Per completezza va aggiunto che i principi formulati dalla Quinta Sezione devono essere letti alla luce di quanto già espresso dal Consiglio di Stato nel succitato precedente del 2014 e confermato dalla più recente giurisprudenza, secondo cui: "la contrattazione collettiva che le imprese partecipanti a procedure di affidamento di appalti pubblici sono tenute a rispettare deve essere coerente con la natura delle prestazioni oggetto dei contratti posti a gara".
Il Consiglio di Stato con la pronuncia in commento ha altresì chiarito che l'adozione di un contratto collettivo recante condizioni deteriori per il trattamento economico del personale non integra un'implicita violazione della "clausola sociale" prevista dal disciplinare e applicativa dell'art. 50 del Codice dei contratti, in forza della quale l’appaltatore deve assorbire e utilizzare prioritariamente nell’espletamento del servizio, i lavoratori che già erano adibiti al servizio, prevedendo per questi ultimi l'applicazione dei contratti collettivi stipulati dalle associazioni sindacali comparativamente più rappresentative sul piano nazionale.
Al contrario, secondo la Quinta Sezione: "il dovere dell’aggiudicatario di riassorbimento del personale dell’appaltatore uscente non è assoluto ed incondizionato, ma è, di contro, funzione delle effettive possibilità dell’impresa subentrante".

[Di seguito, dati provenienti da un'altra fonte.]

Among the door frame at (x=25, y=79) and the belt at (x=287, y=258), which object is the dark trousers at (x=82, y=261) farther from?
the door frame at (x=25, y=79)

Invero, la clausola sociale opera:
- all’interno del margine di autonoma articolazione imprenditoriale dell’aggiudicatario;
- nell’ambito dell’inquadramento lavoristico applicato dall’aggiudicatario ai propri dipendenti, in base alle vigenti condizioni contrattualistiche.
In conclusione, la sentenza n. 4353/2021 del Consiglio di Stato va a inserirsi coerentemente nell'ambito del complessivo contesto di favor e sostegno alle cooperative sociali, ponendosi in linea con i più recenti interventi del legislatore nazionale in tema di enti del Terzo settore, tra i quali si segnala il decreto del Ministro del Lavoro e delle Politiche Sociali n. 72 del 31 marzo 2021 che - superando molteplici fasi di stallo - ha finalmente adottato le linee guida "sul rapporto tra pubbliche amministrazioni ed enti del Terzo settore".
Il presente contributo è stato redatto con la collaborazione del Dottor Ivan El Knizi, tirocinante avvocato presso DWF.